While Vladimir Putin and his guru Alexander Dugin dream of a Great Russia, global strategists and analysts believe Russia may not survive the coming decade. Nearly half of top foreign-policy experts think Russia will become a failed state or break up by 2033. In the case of Russia, this could be fatal, given all the nuclear weapons and more or less insane provincial rulers.
STOCKHOLM JANUARY 16: While Vladimir Putin in his megalomania and his guru Alexander Dugin dream of a Great Russia covering all of Europe and large parts of Asia, global strategists and analysts believe Russia as we know it may not survive the coming decade and risks becoming a failed state as it pursues its costly war in Ukraine.
Nearly half of top foreign-policy experts think Russia will become a failed state or break up by 2033, according to a new survey by the Atlantic Council think tank.
Nearly half (46 percent) of respondents expect Russia to either become a failed state or break up by 2033. More than a fifth (21 percent) consider Russia the most likely country to become a failed state within the next ten years, which is more than twice the percentage for the next most common choice, Afghanistan.
A failed state is a political body that has disintegrated to a point where basic conditions and responsibilities of a sovereign government no longer function properly. In the case of Russia, this could be fatal, given all the nuclear weapons and more or less insane provincial rulers. It may be the seed of the mother of all nightmares.

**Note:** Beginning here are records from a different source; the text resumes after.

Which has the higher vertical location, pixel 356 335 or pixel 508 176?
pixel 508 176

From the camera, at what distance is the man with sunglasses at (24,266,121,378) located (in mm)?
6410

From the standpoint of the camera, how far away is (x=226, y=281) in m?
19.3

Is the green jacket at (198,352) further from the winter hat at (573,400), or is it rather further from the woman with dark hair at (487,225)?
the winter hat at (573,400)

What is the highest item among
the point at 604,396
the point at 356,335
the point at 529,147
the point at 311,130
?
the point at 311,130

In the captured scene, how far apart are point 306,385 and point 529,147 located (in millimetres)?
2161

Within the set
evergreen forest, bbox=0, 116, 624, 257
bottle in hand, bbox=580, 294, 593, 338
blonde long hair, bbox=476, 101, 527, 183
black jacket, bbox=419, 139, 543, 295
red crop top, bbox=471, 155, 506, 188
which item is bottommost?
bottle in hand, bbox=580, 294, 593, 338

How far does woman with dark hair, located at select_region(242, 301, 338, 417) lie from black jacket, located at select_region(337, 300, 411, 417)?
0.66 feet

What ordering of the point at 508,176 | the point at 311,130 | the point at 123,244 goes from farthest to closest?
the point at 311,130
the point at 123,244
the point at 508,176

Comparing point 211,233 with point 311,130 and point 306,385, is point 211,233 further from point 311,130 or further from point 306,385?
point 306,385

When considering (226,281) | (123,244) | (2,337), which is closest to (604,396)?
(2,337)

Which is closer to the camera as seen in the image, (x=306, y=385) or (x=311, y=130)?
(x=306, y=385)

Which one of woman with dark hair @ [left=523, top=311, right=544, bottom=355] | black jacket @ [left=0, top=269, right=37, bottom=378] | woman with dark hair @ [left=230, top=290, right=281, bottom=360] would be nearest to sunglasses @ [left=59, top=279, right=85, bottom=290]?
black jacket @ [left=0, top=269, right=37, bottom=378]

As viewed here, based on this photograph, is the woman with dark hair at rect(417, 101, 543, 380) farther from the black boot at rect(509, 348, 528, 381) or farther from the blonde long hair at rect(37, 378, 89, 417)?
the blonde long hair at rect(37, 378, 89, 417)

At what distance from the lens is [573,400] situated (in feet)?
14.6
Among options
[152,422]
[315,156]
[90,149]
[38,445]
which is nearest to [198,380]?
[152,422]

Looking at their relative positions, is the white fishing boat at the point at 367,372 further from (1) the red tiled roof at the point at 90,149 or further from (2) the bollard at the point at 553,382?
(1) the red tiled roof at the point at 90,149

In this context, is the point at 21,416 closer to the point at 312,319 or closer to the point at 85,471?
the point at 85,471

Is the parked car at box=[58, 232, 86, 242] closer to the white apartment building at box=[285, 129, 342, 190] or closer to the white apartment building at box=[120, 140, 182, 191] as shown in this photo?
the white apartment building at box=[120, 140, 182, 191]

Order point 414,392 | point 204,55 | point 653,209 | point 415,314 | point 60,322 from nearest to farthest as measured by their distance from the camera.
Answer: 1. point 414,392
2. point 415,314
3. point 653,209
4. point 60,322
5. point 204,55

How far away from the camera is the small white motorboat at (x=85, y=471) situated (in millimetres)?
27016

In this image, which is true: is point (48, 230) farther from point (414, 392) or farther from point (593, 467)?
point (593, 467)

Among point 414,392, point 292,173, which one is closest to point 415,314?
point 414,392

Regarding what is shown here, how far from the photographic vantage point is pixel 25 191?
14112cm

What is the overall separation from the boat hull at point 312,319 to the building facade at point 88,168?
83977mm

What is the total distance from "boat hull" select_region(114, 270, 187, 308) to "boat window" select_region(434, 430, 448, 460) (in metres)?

Recently, the leader of the Wagner Group, the warlord Yevgeny Prigozhin, has begun to assert himself against the legal Russian army. According to the political theories of Max Weber, a state is defined as maintaining a monopoly on the legitimate use of physical force within its borders. When this is broken (e.g., through the dominant presence of warlords, paramilitary groups, corrupt policing, armed gangs, or terrorism), the very existence of the state becomes dubious, and the state becomes a failed state. Putin himself states that he has no control over the Wagner Group and the warlord. So Russia has two armies, one of which is not controlled by the state.
Weber explains that only the state has the means of production necessary for physical violence. This means that the state does not require legitimacy for achieving a monopoly on having the means of violence (de facto), but will need one if it needs to use it.